# Learning with Signatures
https://arxiv.org/abs/2204.07953

J. de Curtò y DíAz, I. de Zarzà i Cubero, Carlos T. Calafate and Hong Yan.

{decurtoydiaz,dezarzaycubero}@innocimda.com

---

**Acknowledgements**

This work is part of CIMDA (Centre for Intelligent Multidimensional Data Analysis), HK Science Park, HK.

A joint Center between City University of Hong Kong and the University of Oxford.

Our work has been supported by HK Innovation and Technology Commission (InnoHK Project CIMDA) and HK Research Grants Council (Project CityU 11204821).

Authors are also affiliated with Universitat Politècnica de València and Universitat Oberta de Catalunya.

---

In this notebook we are going to illustrate an example of Few-shot Classification using Signatures on challenging datasets [AFHQ, CIFAR10, MNIST, Four Shapes] achieving 100% accuracy on all tasks, as described in Section 4. Computation is done at the CPU, with the use of very few labeled examples and without learned hyperparameters.
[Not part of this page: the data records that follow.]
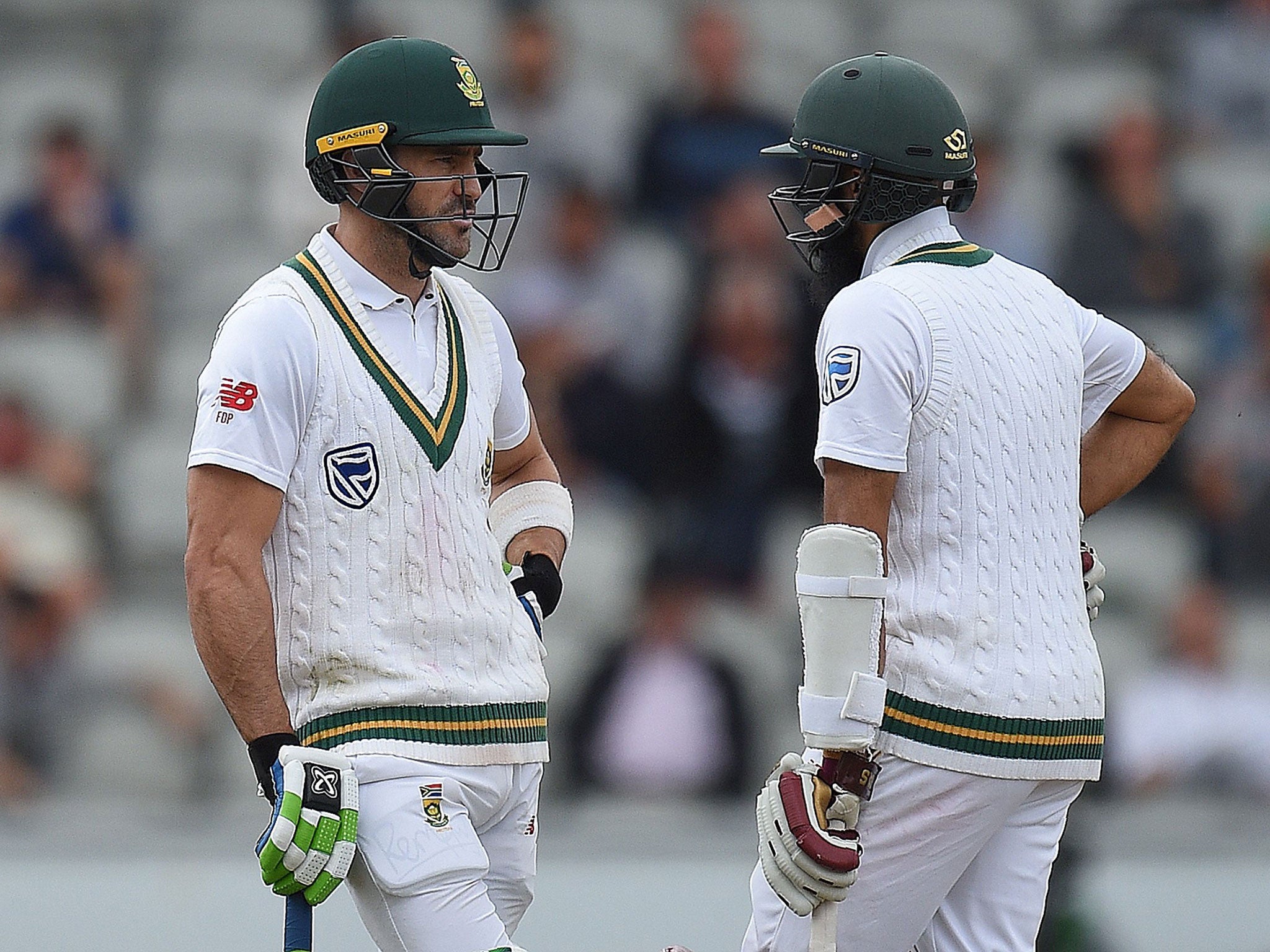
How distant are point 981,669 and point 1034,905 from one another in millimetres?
443

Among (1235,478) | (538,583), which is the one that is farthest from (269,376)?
(1235,478)

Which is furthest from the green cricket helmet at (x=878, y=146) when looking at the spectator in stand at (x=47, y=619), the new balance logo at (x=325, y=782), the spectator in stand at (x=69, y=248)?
the spectator in stand at (x=69, y=248)

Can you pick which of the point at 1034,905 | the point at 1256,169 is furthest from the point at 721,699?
the point at 1256,169

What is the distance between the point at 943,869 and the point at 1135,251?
5135 millimetres

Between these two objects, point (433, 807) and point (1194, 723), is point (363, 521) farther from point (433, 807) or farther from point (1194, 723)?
point (1194, 723)

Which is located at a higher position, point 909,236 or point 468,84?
point 468,84

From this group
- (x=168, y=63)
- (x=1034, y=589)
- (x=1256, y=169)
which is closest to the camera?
(x=1034, y=589)

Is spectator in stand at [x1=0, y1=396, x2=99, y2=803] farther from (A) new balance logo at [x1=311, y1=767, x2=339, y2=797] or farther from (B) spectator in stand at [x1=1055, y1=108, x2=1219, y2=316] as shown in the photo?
(A) new balance logo at [x1=311, y1=767, x2=339, y2=797]

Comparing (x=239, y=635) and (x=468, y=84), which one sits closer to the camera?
(x=239, y=635)

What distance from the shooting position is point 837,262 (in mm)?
3596

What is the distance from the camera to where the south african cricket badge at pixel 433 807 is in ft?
10.5

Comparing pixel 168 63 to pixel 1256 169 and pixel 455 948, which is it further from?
pixel 455 948

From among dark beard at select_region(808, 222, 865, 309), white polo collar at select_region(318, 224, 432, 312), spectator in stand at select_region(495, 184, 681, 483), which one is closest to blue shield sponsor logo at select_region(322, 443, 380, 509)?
white polo collar at select_region(318, 224, 432, 312)

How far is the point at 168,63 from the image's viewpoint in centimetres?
980
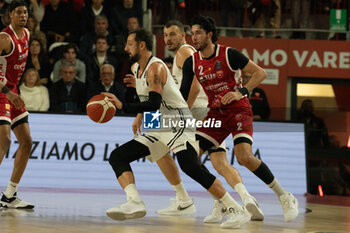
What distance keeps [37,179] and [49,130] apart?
32.6 inches

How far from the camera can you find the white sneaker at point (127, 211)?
7.06m

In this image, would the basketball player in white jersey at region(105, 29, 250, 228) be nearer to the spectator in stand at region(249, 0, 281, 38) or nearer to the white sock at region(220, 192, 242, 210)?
the white sock at region(220, 192, 242, 210)

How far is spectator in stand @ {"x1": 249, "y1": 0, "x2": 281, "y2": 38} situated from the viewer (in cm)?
1605

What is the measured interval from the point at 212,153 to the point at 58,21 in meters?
7.65

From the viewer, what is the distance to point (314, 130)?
13109 millimetres

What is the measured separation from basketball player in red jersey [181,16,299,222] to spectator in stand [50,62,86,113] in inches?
215

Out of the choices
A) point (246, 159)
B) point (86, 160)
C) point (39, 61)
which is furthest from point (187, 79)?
point (39, 61)

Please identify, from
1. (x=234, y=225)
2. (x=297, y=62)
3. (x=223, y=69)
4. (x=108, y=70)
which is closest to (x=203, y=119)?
(x=223, y=69)

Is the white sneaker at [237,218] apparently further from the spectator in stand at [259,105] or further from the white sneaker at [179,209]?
→ the spectator in stand at [259,105]

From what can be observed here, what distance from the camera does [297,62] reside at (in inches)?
627

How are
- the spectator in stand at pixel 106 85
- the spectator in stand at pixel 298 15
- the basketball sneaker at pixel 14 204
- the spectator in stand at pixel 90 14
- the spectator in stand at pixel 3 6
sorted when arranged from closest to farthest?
1. the basketball sneaker at pixel 14 204
2. the spectator in stand at pixel 106 85
3. the spectator in stand at pixel 3 6
4. the spectator in stand at pixel 90 14
5. the spectator in stand at pixel 298 15

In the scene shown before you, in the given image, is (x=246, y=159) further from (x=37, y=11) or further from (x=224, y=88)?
(x=37, y=11)

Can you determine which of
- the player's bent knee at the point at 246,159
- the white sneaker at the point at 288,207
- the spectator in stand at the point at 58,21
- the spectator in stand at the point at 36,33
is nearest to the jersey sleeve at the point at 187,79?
the player's bent knee at the point at 246,159

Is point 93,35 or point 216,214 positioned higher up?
point 93,35
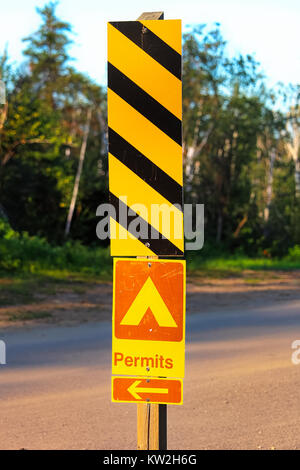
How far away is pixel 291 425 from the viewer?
17.6 feet

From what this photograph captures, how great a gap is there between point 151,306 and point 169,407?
9.21 ft

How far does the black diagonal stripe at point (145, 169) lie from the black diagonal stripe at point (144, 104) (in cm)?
15

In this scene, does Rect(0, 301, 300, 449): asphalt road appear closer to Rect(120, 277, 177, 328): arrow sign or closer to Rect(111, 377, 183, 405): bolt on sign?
Rect(111, 377, 183, 405): bolt on sign

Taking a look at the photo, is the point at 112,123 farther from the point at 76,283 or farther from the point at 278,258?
the point at 278,258

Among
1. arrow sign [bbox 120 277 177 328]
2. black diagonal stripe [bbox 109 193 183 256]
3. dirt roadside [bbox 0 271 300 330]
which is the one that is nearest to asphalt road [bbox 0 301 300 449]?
dirt roadside [bbox 0 271 300 330]

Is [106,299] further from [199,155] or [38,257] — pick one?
[199,155]

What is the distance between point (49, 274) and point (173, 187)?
40.6 feet

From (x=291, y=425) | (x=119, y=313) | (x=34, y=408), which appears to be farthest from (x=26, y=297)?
(x=119, y=313)

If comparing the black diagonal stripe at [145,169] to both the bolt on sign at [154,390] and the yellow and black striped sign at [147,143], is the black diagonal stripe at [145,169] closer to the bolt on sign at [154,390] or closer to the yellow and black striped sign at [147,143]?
the yellow and black striped sign at [147,143]

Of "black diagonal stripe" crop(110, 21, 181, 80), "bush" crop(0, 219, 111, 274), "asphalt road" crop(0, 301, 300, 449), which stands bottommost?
"asphalt road" crop(0, 301, 300, 449)

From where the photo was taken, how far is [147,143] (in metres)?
3.21

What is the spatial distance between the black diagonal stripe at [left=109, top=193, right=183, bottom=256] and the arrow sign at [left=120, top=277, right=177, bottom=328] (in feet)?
0.45

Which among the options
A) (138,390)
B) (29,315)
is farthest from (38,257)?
(138,390)

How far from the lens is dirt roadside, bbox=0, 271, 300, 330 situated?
10959mm
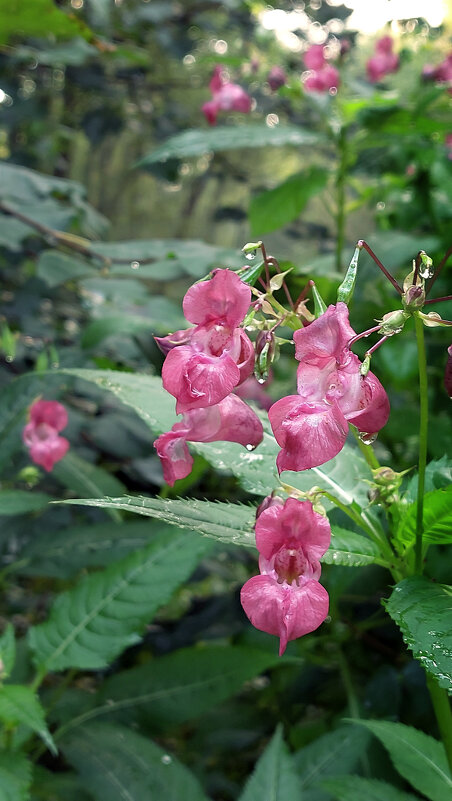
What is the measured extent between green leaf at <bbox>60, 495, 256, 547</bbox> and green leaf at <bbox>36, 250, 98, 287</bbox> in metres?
1.00

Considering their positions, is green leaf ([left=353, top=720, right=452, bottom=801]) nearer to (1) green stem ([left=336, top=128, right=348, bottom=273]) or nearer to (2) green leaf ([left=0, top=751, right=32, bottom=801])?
(2) green leaf ([left=0, top=751, right=32, bottom=801])

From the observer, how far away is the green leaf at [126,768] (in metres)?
1.05

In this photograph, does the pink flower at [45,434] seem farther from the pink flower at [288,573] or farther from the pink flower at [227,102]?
the pink flower at [227,102]

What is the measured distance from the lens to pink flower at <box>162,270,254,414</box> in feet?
1.84

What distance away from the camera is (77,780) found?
1107mm

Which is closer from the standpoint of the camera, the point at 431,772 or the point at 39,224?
the point at 431,772

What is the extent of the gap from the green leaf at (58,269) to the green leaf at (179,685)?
0.83 m

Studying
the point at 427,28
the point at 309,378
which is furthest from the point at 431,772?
the point at 427,28

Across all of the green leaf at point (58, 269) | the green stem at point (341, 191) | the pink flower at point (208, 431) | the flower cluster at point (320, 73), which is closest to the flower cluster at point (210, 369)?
the pink flower at point (208, 431)

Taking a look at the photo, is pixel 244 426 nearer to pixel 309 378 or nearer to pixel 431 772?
pixel 309 378

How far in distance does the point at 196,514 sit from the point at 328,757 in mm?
727

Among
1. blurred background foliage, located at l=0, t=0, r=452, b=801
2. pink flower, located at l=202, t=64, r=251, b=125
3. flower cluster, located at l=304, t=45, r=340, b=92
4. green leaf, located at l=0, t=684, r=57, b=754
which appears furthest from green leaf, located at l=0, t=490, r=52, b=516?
flower cluster, located at l=304, t=45, r=340, b=92

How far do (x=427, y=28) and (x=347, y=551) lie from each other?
2066mm

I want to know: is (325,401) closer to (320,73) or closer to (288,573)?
(288,573)
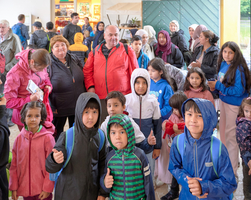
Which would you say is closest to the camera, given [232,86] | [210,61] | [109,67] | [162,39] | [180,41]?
[232,86]

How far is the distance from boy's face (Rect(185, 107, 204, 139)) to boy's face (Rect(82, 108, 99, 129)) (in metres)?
0.66

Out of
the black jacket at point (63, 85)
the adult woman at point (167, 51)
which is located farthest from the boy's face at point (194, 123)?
the adult woman at point (167, 51)

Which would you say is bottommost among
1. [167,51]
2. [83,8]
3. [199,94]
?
[199,94]

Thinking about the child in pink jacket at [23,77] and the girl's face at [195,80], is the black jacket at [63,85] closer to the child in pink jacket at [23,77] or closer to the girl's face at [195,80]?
the child in pink jacket at [23,77]

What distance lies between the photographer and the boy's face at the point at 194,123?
5.85 ft

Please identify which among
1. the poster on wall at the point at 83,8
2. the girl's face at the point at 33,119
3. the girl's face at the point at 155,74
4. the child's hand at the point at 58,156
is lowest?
the child's hand at the point at 58,156

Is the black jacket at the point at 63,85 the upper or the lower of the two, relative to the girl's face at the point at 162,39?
lower

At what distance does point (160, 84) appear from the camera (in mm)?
3350

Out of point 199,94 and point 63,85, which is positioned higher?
point 63,85

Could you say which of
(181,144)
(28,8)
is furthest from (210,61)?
(28,8)

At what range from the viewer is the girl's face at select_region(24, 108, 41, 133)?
8.09ft

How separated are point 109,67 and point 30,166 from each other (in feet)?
5.35

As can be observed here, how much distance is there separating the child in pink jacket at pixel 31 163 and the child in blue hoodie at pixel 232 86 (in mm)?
2164

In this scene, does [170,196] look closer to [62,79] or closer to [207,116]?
[207,116]
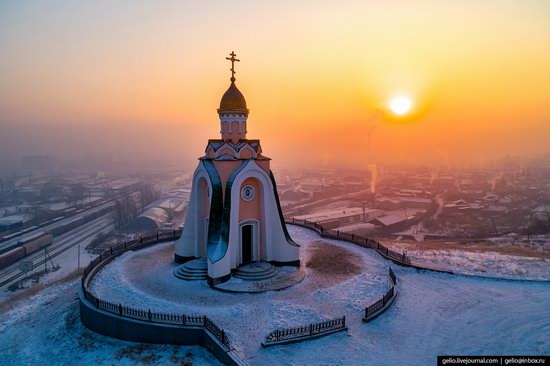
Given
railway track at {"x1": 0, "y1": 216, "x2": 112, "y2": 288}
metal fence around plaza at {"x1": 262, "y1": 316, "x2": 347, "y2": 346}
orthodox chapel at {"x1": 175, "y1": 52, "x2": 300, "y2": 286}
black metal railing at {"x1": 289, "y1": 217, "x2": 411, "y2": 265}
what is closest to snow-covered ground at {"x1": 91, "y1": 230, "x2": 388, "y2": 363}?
metal fence around plaza at {"x1": 262, "y1": 316, "x2": 347, "y2": 346}

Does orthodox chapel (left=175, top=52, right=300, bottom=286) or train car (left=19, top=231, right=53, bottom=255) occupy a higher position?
orthodox chapel (left=175, top=52, right=300, bottom=286)

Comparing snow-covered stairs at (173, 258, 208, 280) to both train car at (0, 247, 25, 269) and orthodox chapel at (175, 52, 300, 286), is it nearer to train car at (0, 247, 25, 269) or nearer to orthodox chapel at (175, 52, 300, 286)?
orthodox chapel at (175, 52, 300, 286)

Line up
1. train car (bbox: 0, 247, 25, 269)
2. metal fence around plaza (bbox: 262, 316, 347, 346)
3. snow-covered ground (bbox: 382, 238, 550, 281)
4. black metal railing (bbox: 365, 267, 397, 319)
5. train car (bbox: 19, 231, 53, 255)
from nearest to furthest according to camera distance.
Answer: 1. metal fence around plaza (bbox: 262, 316, 347, 346)
2. black metal railing (bbox: 365, 267, 397, 319)
3. snow-covered ground (bbox: 382, 238, 550, 281)
4. train car (bbox: 0, 247, 25, 269)
5. train car (bbox: 19, 231, 53, 255)

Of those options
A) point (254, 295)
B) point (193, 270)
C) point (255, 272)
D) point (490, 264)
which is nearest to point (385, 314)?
point (254, 295)

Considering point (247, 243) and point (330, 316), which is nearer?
point (330, 316)

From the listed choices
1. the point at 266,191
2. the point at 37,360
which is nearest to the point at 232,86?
the point at 266,191

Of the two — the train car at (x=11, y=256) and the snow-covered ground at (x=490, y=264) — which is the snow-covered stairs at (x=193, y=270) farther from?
the train car at (x=11, y=256)

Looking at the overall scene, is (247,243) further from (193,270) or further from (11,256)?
(11,256)

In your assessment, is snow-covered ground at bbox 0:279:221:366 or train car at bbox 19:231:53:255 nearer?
snow-covered ground at bbox 0:279:221:366
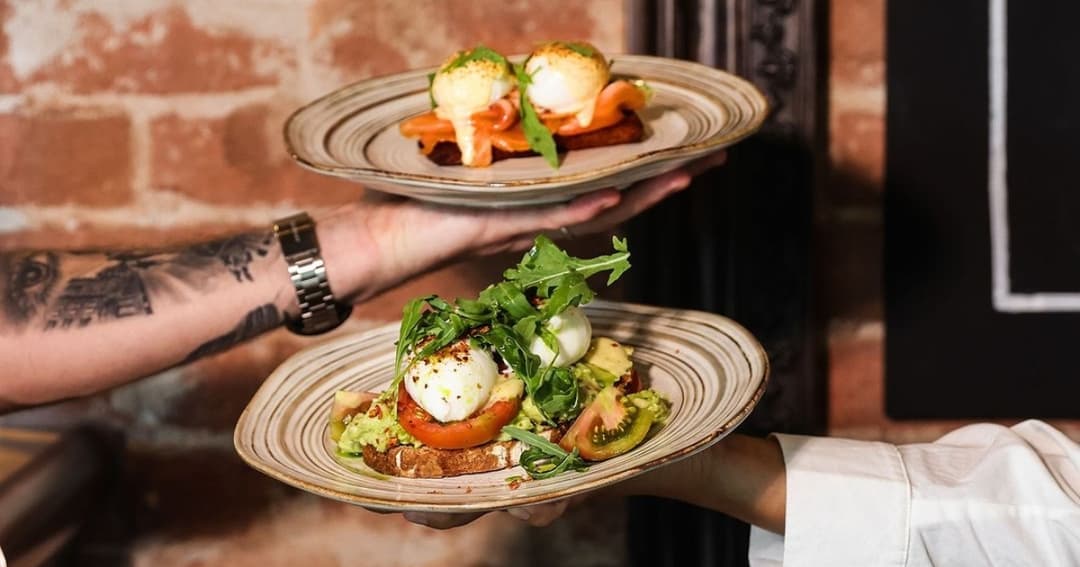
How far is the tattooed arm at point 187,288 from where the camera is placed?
1.40 m

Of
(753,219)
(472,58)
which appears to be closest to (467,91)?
(472,58)

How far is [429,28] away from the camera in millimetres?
1739

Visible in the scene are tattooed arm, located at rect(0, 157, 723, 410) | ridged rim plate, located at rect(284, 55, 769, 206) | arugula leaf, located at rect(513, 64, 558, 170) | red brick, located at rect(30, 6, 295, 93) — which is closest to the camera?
ridged rim plate, located at rect(284, 55, 769, 206)

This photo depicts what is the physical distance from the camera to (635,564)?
1.81m

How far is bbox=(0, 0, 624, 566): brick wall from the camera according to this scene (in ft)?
5.74

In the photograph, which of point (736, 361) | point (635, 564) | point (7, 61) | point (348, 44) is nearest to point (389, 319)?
point (348, 44)

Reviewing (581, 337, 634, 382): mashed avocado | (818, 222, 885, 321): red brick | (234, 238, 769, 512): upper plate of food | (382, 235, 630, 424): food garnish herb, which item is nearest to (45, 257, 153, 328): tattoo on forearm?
(234, 238, 769, 512): upper plate of food

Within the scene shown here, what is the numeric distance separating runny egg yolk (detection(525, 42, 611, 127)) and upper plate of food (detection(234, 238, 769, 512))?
1.04ft

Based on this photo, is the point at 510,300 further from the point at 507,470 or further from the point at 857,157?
the point at 857,157

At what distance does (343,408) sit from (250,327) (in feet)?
1.36

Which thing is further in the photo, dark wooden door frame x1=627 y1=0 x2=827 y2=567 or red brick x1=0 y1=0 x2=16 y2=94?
red brick x1=0 y1=0 x2=16 y2=94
Weights (that is, scale factors) are computed optimally by Definition 4. 

First, load your drive and make sure you have a folder with all four datasets (you can add a shortcut to drive from the original data here: https://drive.google.com/drive/folders/1jjG5xc0Sj2WoyBM81issdc58zNxNHrNg?usp=sharing)

In [85]:
from google.colab import drive
drive.mount('/content/drive')

Drive already mounted at /content/drive; to attempt to forcibly remount, call drive.mount("/content/drive", force_remount=True).


Install the following dependency to be able to compute the Signatures.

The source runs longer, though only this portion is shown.